A GRANT of £68,000 will help protect some of the most important geological features in Herefordshire and Worcestershire.
The money from the government's Environmental Action Fund will help pay for a 12-month project to record and designate 300 sites in the West Midlands.
These would then be given some measure of protection in the planning process.
The Malvern Hills is likely to feature prominently in the study by the Regionally Important Geomorphic Sites (RIGS) group for the two counties.
Group director Dr Peter Oliver said: "I expect we would end up with 10 to 12 sites in the Malvern Hills. The rocks in the Malvern Hills are a thousand million years old and are among the oldest in the UK."

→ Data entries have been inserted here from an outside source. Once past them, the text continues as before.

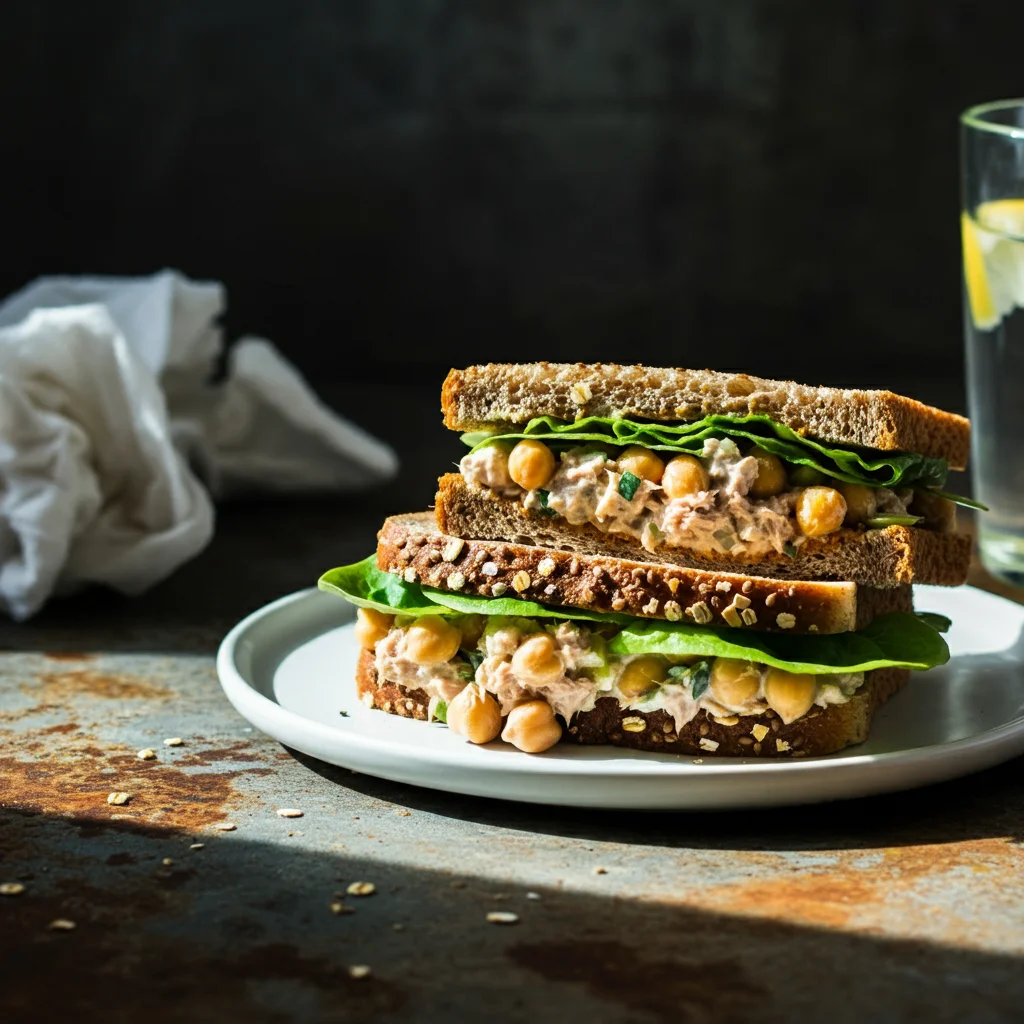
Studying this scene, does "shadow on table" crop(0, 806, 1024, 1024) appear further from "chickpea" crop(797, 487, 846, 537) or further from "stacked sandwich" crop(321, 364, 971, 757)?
"chickpea" crop(797, 487, 846, 537)

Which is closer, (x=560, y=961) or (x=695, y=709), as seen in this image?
(x=560, y=961)

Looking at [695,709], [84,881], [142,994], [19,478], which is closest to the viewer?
[142,994]

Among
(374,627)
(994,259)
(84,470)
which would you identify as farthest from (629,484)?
(84,470)

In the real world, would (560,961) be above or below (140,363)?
below

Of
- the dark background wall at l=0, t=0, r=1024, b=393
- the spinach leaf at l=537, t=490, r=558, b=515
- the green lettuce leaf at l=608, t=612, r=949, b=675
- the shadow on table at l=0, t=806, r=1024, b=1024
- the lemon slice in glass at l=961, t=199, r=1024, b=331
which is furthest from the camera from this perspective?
the dark background wall at l=0, t=0, r=1024, b=393

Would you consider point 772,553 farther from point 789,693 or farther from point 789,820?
point 789,820

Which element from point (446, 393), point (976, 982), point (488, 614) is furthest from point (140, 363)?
point (976, 982)

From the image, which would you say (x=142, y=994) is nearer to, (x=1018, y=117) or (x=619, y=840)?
(x=619, y=840)

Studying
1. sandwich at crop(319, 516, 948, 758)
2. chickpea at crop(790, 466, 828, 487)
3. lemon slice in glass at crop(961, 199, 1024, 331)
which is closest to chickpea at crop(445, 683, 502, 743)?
sandwich at crop(319, 516, 948, 758)
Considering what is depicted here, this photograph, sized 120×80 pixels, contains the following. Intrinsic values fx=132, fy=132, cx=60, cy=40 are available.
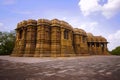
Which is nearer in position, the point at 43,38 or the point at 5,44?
the point at 43,38

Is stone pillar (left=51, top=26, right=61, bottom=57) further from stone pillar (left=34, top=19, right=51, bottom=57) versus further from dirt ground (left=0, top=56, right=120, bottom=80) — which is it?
dirt ground (left=0, top=56, right=120, bottom=80)

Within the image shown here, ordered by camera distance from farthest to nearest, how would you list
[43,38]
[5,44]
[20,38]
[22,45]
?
[5,44]
[20,38]
[22,45]
[43,38]

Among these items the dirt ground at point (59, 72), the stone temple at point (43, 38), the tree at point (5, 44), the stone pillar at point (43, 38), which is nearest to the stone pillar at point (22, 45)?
the stone temple at point (43, 38)

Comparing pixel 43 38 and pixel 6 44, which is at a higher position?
pixel 43 38

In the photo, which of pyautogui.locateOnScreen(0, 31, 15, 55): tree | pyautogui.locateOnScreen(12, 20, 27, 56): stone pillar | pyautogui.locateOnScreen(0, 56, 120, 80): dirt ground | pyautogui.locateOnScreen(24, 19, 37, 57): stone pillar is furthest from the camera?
pyautogui.locateOnScreen(0, 31, 15, 55): tree

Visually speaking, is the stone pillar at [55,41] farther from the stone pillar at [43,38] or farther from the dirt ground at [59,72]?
the dirt ground at [59,72]

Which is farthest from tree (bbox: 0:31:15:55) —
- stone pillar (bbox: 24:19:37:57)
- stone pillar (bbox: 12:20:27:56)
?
stone pillar (bbox: 24:19:37:57)

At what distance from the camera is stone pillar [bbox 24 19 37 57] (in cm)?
2297

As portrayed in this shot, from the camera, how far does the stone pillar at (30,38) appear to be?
23.0 metres

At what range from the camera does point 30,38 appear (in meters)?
23.7

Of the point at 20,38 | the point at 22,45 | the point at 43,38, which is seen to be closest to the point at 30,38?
the point at 22,45

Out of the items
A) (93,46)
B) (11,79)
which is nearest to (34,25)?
(11,79)

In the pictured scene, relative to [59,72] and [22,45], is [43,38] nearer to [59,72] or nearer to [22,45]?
[22,45]

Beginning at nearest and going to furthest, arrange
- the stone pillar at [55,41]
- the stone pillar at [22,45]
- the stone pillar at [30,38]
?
1. the stone pillar at [55,41]
2. the stone pillar at [30,38]
3. the stone pillar at [22,45]
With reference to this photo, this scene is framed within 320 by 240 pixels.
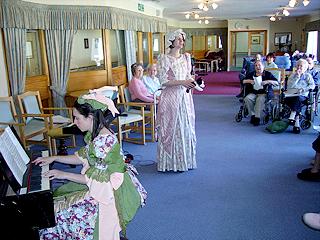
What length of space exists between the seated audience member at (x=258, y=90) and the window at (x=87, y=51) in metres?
2.80

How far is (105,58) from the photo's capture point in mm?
6648

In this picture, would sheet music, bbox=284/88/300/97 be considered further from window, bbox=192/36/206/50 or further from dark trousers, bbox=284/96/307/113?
window, bbox=192/36/206/50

Areas like Colwall and Gullet Quarry also have fossil-bearing Silurian rocks, making them an important record in their own right. The group is already running a local study with the help of a £17,000 grant from the Countryside Agency. Part of it includes producing a collection of various types of rocks, to be housed in museums in Hereford and Worcester.
Another important element of the project is in the field of education and the group is targeting Key Stage II pupils.
On April 30, it is holding Rockwatch Roadshow in association with the Royal Society for Nature Conservation at University College, Worcester.
The following day, it will be held at Hereford Museum and schools have been invited. The chance to make plaster fossils, see the landscape as the dinosaurs did and play with remote controlled trilobites are among the attractions.